Scaling Developmental Science with PsyNet
Building tools and paradigms to run high-powered, cross-cultural developmental experiments online.
Developmental science faces a fundamental paradox: infants are among the most important populations to study yet also one of the most challenging to test. Early cognitive development shapes lifelong learning, individual differences, and the cultural transmission of knowledge across generations — making it essential for building theories of human cognition. Yet infants cannot verbalize their thoughts, require substantial caregiver coordination, have fleeting attention spans, and mature rapidly, severely constraining re-testing opportunities. These inherent difficulties have created methodological bottlenecks that limit what we can learn about the developing mind.
In a joint grant, we are extending PsyNet — our scalable online experimentation framework — to meet the specific needs of developmental research. The goal is to achieve greater granularity, efficiency, and global reach in studies with infants and children: running experiments that manipulate core cognitive parameters to improve the interpretability of results, including direct extensions of recent large-replication reports.
What we do
- Extend PsyNet with developmental workflows: caregiver coordination, child-friendly interfaces, video recording, AI-based age and identity verification, and adaptive protocols.
- Enable high-powered studies deployable across multiple languages, cultures, and populations, reaching populations historically excluded from developmental research.
- Run empirical studies targeting core cognitive parameters — including infant music perception, statistical learning, and child-directed speech — to sharpen theoretical interpretability.
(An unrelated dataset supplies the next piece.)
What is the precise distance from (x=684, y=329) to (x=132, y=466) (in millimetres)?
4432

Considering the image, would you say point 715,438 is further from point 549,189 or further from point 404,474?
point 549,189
- Extend and challenge existing findings from large replication studies, contributing to a more robust and generalizable developmental science.
Why it matters
The questions developmental science asks — how minds form, how culture is transmitted, why individuals differ — are among the most fundamental in cognitive science. Yet the field’s methodological toolkit has lagged behind its ambitions. By building infrastructure that enables large-scale, cross-cultural, and theory-driven experimentation with infants and children, this project aims to transform how developmental science is conducted: generating more inclusive datasets, sharper statistical inference, and genuinely generalizable theories of early human cognition.